Vorgegebener Text.

10.7.2025
Seit Kurzem ist Julian Schmitt Teil des Kirchhoff-Instituts für Physik – und bringt frischen Wind in die Quantenoptik. Mit seiner neuen Forschungsgruppe Optische Quantensysteme will er herausfinden, wie sich Licht und Materie im Quantenbereich verhalten. Im Zentrum steht dabei eine ziemlich spannende Frage: Wie lassen sich Quantenzustände von Licht gezielt erzeugen, kontrollieren und verstehen?
Bevor er die Professur in Heidelberg übernommen hat, war Julian Schmitt mehrere Jahre als Nachwuchsgruppenleiter an der Uni Bonn tätig – dort hat er auch promoviert. Dazwischen zog es ihn für einen Postdoc-Aufenthalt an die Uni Cambridge. Jetzt ist er zurück in Deutschland und freut sich auf neue Herausforderungen – im Labor, im Hörsaal und mit seiner Gruppe.
Johanna Schwarz, Geschäftsführerin der Fakultät, hat mit ihm über seine Forschung und seine Pläne in Heidelberg gesprochen:
Johanna:Julian, du bist nun seit gut sechs Monaten hier an der Uni Heidelberg - hast du dich schon gut eingelebt?
Julian:Ja, total! Heidelberg ist ja auch eine Stadt, die man vorher schon irgendwie kannte – sei es vom privaten Besuch oder aus der Wissenschaft. Ich war z.?B. als Doktorand mal bei einer DPG-Tagung hier – das war eine schöne Zeit und ist mir in guter Erinnerung geblieben. Jetzt ist es natürlich nochmal etwas anderes, wenn man wirklich hier lebt. Die Stadt hat einfach total viel zu bieten: die Natur drumherum, die Berge direkt vor der Tür, der Fluss – man kann viel entdecken, viel draußen machen. Es ist lebendig, und ich finde: einfach schön.
Johanna:Du warst vorher an der Uni Bonn – was bedeutet der Schritt nach Heidelberg für dich?
Julian:Es war ein logischer nächster Schritt – aber natürlich auch ein großer. In Bonn habe ich in meiner Zeit als Nachwuchsgruppenleiter daran geforscht, Ideen aus meiner Postdoc-Zeit in Cambridge weiterzuentwickeln, wo ich mit ultrakalten atomaren Gasen gearbeitet habe – also Quantenmaterie. Ziel war es, diese Konzepte auf ‚Systeme aus Licht‘ zu übertragen. Das Spannende: Das geht bei Raumtemperatur – man muss also nicht mehr so extrem kühlen wie bei Atomen. Mit einem ERC Starting Grant konnten wir diese Richtung weiter vertiefen, etwa im Hinblick auf topologische Phänomene.

Übungsdaten.
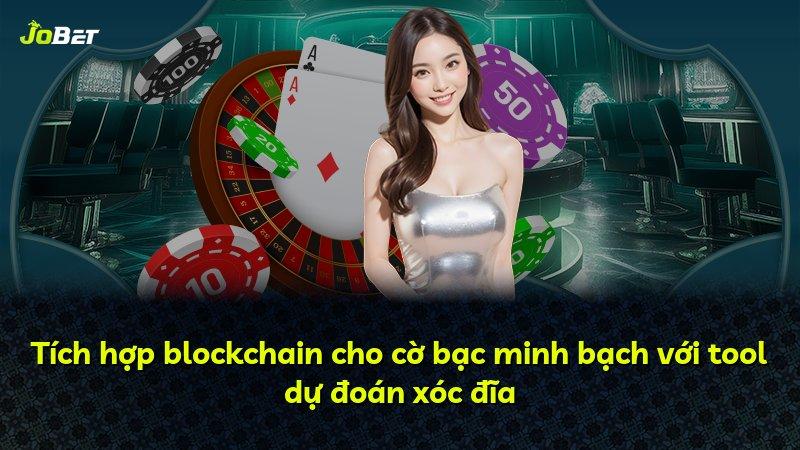 Tích hợp blockchain cho cờ bạc minh bạch với tool dự đoán xóc đĩa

Aufgabe A.
Beantworte zum Interview mit Julian Schmitt jede Frage in einem Satz:
(i) An welcher Universität hat Julian Schmitt promoviert?
(ii) Bei welcher Veranstaltung war er als Doktorand schon einmal in Heidelberg?
(iii) Womit hat er während seiner Postdoc-Zeit in Cambridge gearbeitet?
Aufgabe B. Schreibe das Interview mit Julian Schmitt weiter und knüpfe an seine letzte Antwort an.

Antwort A.
(i) Julian Schmitt hat an der Uni Bonn promoviert.
(ii) Als Doktorand war er bei einer DPG-Tagung in Heidelberg.
(iii) In Cambridge hat er mit ultrakalten atomaren Gasen gearbeitet, also mit Quantenmaterie.

Antwort B.
Jetzt als Professor habe ich natürlich nochmal ganz andere Möglichkeiten: mehr Freiraum, mehr Gestaltungsspielraum, aber auch mehr Verantwortung. Das bedeutet, ich kann etablierte Themen wie die Quantenlichtgase oder die Topologie weiterführen – aber auch neue Wege gehen. Ein Thema, das wir hier in Heidelberg starten wollen, ist das physikalische Computing. Die Ausschreibung der Professur war ja auch genau zu diesem Thema – da geht es um die Idee, optische Systeme zu entwickeln, die bestimmte Optimierungsprobleme sehr effizient lösen können. Also quasi Rechner aus Licht – und das finde ich total spannend!
Johanna:Was wirst du hier konkret forschen – und was dürfen die Studierenden von dir in deinen Vorlesungen erwarten?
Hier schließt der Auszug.